Spéléologie : adorables pyrrhocorax !
J’ai aujourd’hui décidé de vous ouvrir l’une des pages de mon carnet d’aventures de l’Aven Noir consacrée à la colonie des petits craves à bec rouge qui nichaient dans le puits et la voûte de l’immense salle d’entrée de cet aven (nommée par Louis BALSAN, premier spéléologue venu en ces lieux, « Fosse aux Ours »), avant qu’ils ne soient décimés par on ne sait encore quelle cause mystérieuse .
Vous verrez à quel point l’implication « carnettiste » peut être passionnante et utile pour témoigner et se rapprocher au plus près du vivant lorsqu’elle est accomplie avec rigueur, patience, respect et attention, ce qui n’exclut en rien l’enthousiasme pour qui veut bien se donner la peine d’un minimum d’organisation réfléchie .
Combien la pratique des annotations, du croquis et de l’aquarelle basés sur l’observation, peuvent s’avérer passionnants dès qu’on dépasse leur cadre simplement ludique, si exaltant déjà en lui-même !
C’est d’ailleurs l’un des plus importants engagements du peintre voyageur, du carnettiste ou du dessinateur observateur que de témoigner avec éveil et sensibilité autant que de curiosité, d’esprit d’humanisme et d’amour pour tout ce qu’il va relater ou exalter à travers ses travaux, particulièrement lorsqu’il s’agit d’une approche intimiste de la nature et de la condition humaine, je vous renvoie pour bien comprendre ce que j’en pense aux premiers articles parus ici, concernant ce sujet .
Mais revenons aux « Pyrrhocorax pyrrhocorax » (nom latin des craves à bec rouge) puisque c’est de ces sympathiques oiseaux dont je vous parle aujourd’hui …
Le crave tel que je l’ai dessiné pour mon carnet de l’Aven Noir : un bel oiseau de la taille d’un pigeon, aux pattes et au long bec recourbé d’un rouge assez profond (plus jaune orangé chez les jeunes), au plumage d’un bleu noir brillant avec des reflets verts sur les ailes . La femelle et le male ont le même aspect .
… J’aime beaucoup les planches naturalistes anciennes, et je n’ai pu résister au plaisir d’en réaliser quelques-unes dans mon carnet ! (Aquarelle Alain MARC « Carnet de l’Aven Noir »)
Bien qu’ils soient particulièrement bruyants, criant joyeusement la plupart du temps autant en vol que perchés à proximité de leur territoire de nidification, je les avais à peine remarqués lors de ma première découverte de l’Aven Noir il y a un an .

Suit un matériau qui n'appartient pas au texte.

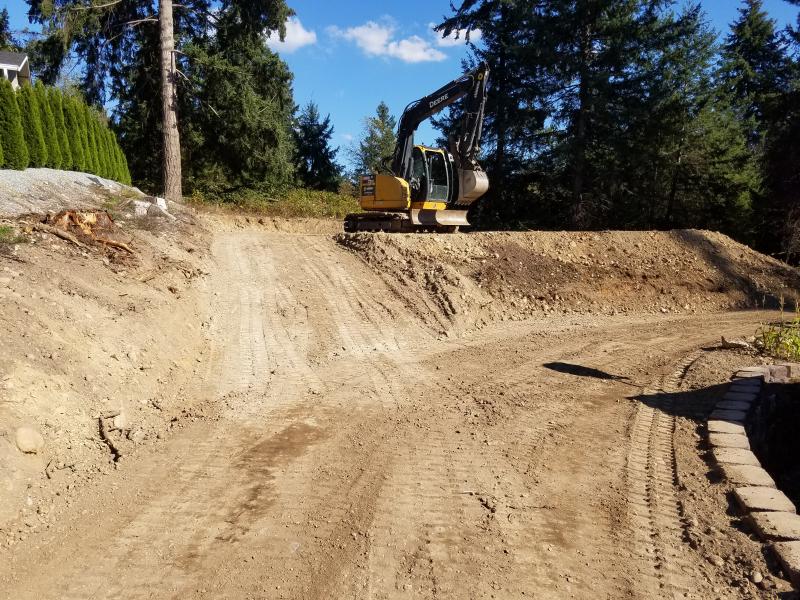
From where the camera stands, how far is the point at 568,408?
6344 millimetres

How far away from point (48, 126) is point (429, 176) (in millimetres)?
8505

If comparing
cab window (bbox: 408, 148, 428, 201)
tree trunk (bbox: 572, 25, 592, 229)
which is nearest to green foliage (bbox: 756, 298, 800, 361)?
cab window (bbox: 408, 148, 428, 201)

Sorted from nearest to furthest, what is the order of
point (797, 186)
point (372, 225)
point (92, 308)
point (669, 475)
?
point (669, 475)
point (92, 308)
point (372, 225)
point (797, 186)

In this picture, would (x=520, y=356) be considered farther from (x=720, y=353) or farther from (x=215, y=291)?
(x=215, y=291)

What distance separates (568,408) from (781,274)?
12221 mm

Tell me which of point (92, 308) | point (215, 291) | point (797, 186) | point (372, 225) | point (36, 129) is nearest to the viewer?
point (92, 308)

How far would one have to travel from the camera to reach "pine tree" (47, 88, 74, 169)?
13.0 metres

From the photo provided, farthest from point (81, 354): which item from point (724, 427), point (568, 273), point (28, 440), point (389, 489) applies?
point (568, 273)

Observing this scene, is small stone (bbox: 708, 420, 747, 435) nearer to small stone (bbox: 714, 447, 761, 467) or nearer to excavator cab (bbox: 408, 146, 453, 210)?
small stone (bbox: 714, 447, 761, 467)

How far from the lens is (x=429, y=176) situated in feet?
46.8

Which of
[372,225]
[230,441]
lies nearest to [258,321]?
[230,441]

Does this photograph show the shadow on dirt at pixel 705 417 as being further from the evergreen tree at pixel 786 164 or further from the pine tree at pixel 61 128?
the evergreen tree at pixel 786 164

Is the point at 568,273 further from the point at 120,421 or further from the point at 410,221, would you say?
the point at 120,421

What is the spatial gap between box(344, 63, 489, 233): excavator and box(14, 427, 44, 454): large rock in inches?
419
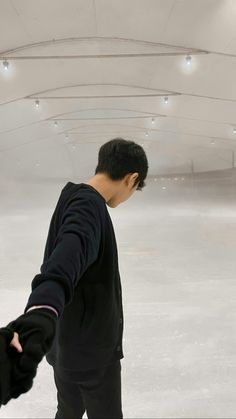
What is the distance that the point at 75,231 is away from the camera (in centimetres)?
107

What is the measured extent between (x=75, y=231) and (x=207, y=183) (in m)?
20.9

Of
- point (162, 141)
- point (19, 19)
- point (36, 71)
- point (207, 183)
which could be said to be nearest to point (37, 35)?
point (19, 19)

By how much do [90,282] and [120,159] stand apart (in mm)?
447

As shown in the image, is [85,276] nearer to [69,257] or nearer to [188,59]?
[69,257]

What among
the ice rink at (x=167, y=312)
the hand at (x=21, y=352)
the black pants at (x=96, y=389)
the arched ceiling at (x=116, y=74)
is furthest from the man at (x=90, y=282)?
the arched ceiling at (x=116, y=74)

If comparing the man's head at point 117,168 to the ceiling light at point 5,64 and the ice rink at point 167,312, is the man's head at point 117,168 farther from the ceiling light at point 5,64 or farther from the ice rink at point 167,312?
the ceiling light at point 5,64

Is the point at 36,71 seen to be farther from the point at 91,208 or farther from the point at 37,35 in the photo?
the point at 91,208

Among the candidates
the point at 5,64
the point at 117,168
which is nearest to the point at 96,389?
the point at 117,168

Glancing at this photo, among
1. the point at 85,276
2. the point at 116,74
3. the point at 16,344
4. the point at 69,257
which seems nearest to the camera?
the point at 16,344

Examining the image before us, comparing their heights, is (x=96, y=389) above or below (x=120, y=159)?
below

Cependant, au fil de nos allées et venues vers le gouffre, de nos descentes et remontées dans la grande salle souterraine où se trouve leur habitat, j’ai appris à les connaître et à les aimer, et on aurait dit qu’ils s’accoutumaient à nos passages, que nous maintenions volontairement les plus discrets, rapides et silencieux possibles afin de ne pas les déranger .
Ils nous le rendaient bien . Parfois, alors que nous équipions silencieusement la vire surplombant le vertigineux puits d’entrée, l’un d’entre eux se posait tout à côté de nous, sur la branche d’un arbrisseau suspendu à la paroi, ou même plus près encore sur l’une des margelles de la roche déchiquetée, et il nous regardait en penchant la tête, son œil vif brillant au soleil matinal, pétillant de toute la curiosité du monde, comme s’il estimait que nous n’étions pas des prédateurs !
Il plongeait ensuite dans la blafarde pénombre de la Fosse aux Ours, et disparaissait d’un coup d’ailes comme par magie …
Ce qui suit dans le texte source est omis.